# Thursday Night Drinks: March 30th 2011 - Blends / Address Hotel Marina



## Nightshadow (Sep 21, 2010)

Ok, first time doing this... usually Yoga Girl or Marcel do this... so take it easy on me. 

Tonight some friends and I are going to meet at the Address Hotel in a lounge called Blends around 9pm but I'd like to extend that invitation to anyone on here that is looking to socialize, make new friends and unwind; This is *not* a "singles dating event", so do leave the creepiness at home. 

Blends THE ADDRESS

As you all know from past events, the idea is to make new friends, regardless of age or background; So please, do join us, especially if you are new to Dubai! 

Please send me a PM for further information. 

Cheers! :clap2:


----------



## cami (Aug 11, 2010)

Nightshadow said:


> Ok, first time doing this... usually Yoga Girl or Marcel do this... so take it easy on me.
> 
> Tonight some friends and I are going to meet at the Address Hotel in a lounge called Blends around 9pm but I'd like to extend that invitation to anyone on here that is looking to socialize, make new friends and unwind; This is *not* a "singles dating event", so do leave the creepiness at home.
> 
> ...


i might be able to come. 9:30ish...

thanks for posting this.


----------



## lookingforsmth (Nov 23, 2010)

i might come at around 11..


----------



## Nightshadow (Sep 21, 2010)

Cami!!! Long time no see!  
I do hope you come out. 

Look forward to seeing you guys!


----------



## Nightshadow (Sep 21, 2010)

Got a group of about 18-20 people.

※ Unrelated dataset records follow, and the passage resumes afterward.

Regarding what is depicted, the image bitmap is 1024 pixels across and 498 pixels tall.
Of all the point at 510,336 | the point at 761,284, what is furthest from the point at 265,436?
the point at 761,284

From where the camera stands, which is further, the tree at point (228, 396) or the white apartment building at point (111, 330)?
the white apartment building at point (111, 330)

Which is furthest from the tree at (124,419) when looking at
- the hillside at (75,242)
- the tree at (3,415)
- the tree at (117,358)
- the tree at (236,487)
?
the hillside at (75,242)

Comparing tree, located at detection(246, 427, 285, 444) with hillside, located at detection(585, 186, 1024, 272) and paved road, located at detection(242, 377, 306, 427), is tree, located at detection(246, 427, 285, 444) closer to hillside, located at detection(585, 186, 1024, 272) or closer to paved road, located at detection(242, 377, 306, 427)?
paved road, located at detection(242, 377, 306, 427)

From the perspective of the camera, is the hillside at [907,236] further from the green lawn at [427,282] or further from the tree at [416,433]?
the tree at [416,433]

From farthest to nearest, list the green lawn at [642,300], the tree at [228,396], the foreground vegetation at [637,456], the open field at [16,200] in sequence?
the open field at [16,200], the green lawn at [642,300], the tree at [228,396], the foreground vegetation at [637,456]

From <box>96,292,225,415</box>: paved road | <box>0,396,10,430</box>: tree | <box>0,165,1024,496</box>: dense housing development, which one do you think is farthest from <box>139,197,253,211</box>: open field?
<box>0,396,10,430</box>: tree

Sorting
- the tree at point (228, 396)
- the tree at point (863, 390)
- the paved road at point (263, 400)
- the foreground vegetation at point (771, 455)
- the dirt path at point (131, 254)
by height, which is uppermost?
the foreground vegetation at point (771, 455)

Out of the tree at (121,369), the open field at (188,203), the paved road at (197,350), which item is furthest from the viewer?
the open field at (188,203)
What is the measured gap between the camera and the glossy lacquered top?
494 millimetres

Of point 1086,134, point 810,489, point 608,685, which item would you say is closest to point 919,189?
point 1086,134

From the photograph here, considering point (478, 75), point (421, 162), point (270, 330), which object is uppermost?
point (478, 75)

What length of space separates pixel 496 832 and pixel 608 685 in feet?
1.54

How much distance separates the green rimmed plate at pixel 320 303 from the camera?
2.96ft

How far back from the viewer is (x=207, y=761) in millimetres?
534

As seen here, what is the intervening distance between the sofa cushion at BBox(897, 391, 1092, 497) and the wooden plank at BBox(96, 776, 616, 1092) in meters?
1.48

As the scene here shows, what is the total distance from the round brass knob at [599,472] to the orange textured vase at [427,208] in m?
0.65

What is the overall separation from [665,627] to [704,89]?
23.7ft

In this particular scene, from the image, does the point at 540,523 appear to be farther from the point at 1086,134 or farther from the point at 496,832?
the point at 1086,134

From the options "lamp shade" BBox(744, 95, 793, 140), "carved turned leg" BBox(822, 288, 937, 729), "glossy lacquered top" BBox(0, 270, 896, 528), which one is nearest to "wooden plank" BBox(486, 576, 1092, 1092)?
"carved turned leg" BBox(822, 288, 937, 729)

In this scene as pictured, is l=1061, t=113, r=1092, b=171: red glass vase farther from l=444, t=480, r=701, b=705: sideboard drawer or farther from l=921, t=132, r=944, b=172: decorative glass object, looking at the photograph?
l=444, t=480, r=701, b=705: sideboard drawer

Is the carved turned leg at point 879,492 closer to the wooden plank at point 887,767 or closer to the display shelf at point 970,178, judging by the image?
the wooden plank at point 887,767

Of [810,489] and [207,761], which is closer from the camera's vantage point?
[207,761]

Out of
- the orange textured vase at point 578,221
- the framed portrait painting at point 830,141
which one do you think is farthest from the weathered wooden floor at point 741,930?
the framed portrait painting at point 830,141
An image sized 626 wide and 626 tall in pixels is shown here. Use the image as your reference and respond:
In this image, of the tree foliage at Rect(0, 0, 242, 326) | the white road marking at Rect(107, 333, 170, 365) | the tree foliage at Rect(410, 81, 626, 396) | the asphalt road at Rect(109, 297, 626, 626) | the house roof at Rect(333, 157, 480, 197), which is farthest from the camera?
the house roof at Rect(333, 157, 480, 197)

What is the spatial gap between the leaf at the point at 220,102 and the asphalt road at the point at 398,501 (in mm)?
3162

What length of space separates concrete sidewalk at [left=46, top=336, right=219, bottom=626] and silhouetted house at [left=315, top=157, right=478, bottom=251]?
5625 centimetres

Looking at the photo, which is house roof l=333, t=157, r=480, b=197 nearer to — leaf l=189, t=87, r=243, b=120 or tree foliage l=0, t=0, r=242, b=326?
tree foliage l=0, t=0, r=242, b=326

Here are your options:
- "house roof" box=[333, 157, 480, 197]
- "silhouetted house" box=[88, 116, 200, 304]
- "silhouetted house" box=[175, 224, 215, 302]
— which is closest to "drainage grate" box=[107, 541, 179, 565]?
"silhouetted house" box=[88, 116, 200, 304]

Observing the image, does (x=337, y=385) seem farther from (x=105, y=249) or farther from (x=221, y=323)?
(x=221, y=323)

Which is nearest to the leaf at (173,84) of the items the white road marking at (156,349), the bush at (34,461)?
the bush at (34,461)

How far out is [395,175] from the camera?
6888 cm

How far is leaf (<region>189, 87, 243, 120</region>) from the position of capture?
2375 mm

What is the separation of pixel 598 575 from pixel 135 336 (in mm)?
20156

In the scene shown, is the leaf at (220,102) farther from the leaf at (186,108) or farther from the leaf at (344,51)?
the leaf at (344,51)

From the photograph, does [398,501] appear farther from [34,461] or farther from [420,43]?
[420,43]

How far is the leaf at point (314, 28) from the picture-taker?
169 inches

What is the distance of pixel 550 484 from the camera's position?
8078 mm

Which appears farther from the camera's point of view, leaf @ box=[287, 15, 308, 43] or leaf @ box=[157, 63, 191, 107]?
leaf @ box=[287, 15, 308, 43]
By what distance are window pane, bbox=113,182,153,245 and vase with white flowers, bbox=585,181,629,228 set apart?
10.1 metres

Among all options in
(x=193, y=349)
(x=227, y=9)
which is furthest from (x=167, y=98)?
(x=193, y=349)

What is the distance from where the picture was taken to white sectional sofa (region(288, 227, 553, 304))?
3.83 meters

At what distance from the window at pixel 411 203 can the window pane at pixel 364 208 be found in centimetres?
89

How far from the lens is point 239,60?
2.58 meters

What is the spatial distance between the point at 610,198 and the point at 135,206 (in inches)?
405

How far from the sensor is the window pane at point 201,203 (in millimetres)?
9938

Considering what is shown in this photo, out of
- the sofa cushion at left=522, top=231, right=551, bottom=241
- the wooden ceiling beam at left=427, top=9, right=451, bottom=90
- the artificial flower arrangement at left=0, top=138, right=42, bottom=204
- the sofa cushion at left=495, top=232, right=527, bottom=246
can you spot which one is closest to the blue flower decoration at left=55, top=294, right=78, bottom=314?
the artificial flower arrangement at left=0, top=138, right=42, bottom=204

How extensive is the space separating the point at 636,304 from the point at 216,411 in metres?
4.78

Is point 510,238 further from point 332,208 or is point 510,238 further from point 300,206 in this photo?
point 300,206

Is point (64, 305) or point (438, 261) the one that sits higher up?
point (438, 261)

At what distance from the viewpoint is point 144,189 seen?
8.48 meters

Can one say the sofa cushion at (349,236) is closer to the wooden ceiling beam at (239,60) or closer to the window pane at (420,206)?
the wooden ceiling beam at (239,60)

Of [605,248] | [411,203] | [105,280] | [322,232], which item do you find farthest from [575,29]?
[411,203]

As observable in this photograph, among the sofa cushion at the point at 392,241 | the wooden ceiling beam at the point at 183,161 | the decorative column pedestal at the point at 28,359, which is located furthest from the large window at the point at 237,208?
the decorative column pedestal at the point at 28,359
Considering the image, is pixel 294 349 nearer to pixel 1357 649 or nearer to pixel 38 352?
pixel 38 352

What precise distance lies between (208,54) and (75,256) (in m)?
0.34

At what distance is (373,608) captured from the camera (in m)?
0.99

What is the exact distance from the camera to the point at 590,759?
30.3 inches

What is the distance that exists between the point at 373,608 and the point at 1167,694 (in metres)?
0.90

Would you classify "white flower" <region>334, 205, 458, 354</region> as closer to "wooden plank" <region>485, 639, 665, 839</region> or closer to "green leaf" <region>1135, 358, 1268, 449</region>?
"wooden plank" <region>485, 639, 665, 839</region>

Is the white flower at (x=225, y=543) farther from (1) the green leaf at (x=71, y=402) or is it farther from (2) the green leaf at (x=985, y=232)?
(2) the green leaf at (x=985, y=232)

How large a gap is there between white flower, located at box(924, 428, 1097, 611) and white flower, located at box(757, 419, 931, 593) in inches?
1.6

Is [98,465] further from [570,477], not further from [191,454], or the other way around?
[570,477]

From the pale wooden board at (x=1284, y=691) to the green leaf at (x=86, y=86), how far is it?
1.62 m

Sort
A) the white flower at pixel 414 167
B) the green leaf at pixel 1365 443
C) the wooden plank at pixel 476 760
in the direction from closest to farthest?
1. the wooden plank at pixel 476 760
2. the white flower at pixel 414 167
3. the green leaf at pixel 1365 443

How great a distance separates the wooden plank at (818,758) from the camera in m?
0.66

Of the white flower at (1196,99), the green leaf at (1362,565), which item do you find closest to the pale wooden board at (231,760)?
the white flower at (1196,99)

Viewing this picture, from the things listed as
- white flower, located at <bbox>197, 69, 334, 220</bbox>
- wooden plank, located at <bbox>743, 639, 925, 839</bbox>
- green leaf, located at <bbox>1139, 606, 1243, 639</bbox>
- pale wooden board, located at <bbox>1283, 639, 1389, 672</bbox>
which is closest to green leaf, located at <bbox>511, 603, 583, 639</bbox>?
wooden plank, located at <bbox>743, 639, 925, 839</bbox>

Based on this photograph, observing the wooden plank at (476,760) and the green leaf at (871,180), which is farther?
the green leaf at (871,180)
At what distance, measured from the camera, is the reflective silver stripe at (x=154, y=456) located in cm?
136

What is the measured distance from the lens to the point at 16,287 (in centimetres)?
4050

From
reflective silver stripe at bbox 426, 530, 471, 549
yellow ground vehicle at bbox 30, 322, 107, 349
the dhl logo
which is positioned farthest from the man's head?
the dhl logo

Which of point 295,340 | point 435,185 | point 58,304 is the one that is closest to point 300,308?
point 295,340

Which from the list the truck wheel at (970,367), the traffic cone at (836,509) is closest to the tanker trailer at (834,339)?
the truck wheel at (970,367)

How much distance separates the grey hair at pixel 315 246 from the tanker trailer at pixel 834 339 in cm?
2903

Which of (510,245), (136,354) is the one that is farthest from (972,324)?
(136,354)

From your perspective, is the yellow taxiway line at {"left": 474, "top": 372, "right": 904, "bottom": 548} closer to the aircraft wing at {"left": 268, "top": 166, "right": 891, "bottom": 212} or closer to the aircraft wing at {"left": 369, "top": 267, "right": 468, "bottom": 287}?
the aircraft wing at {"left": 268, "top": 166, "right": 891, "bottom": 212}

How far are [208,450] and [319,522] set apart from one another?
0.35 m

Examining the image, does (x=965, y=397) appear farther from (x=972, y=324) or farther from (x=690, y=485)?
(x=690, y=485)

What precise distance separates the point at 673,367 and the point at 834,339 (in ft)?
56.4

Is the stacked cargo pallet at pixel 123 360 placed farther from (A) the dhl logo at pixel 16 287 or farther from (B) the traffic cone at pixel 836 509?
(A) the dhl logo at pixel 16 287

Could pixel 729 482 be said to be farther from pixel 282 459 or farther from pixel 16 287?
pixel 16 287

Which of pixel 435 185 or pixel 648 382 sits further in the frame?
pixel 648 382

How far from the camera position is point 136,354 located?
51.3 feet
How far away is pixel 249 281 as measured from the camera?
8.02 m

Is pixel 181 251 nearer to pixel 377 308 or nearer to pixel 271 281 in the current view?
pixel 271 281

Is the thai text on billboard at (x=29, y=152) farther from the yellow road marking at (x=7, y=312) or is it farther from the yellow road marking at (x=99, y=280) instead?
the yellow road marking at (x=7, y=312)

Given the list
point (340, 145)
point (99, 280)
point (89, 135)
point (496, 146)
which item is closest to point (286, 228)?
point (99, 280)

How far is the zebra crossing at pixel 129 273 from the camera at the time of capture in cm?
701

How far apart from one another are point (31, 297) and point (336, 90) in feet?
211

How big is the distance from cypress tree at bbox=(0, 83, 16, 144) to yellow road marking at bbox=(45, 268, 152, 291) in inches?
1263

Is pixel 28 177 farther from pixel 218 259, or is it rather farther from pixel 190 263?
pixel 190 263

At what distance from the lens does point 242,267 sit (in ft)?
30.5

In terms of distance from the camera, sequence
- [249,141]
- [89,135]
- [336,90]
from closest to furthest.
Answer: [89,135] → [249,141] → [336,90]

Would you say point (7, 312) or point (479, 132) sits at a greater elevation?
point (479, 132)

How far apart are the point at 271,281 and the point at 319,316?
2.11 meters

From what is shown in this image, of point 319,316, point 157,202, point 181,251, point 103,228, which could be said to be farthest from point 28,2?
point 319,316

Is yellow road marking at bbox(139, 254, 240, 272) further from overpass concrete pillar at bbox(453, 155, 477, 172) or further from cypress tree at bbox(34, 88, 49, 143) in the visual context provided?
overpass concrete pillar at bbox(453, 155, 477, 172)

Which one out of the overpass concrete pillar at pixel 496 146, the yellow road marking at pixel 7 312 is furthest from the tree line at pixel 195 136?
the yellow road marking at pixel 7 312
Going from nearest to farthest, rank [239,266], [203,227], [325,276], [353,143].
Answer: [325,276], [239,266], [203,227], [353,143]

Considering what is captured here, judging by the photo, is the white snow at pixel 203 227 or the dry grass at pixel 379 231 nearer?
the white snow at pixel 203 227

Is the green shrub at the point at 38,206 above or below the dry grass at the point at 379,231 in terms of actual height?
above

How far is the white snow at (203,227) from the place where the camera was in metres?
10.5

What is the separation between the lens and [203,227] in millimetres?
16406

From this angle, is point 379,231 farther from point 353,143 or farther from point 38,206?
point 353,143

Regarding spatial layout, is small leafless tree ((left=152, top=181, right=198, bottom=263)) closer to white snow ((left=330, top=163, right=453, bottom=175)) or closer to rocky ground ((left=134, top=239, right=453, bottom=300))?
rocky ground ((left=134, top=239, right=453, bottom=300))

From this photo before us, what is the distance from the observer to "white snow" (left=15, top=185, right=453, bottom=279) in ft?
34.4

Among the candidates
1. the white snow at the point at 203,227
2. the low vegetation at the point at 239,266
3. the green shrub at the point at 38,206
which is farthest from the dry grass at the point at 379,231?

I wont be checking the forum the rest of the night, so I guess use my pic to find me or get in touch with Adam22... if you already have his info! See you all there, cheers!


----------



## Moe78 (Oct 29, 2010)

Good news! I'm not coming this time  no transport. Have lots of beer for me, I'll be sober first thursday in a long time!


----------



## Nightshadow (Sep 21, 2010)

When everyone was finally there we were over 30 strong... unreal. Lets keep the momentum going! See you all at Nasimi tomorrow for the Faithless event and if not, next Thursday, keep your eyes peeled on this forum for the next gathering! Thank you all for coming!! Ok, 5 am, time to go to bed...hehe.


----------



## Commuter (Feb 24, 2011)

Is anything happening this Thursday? I've just arrived in Dubai and it would be great to get to meet people. Thanks, Brian


----------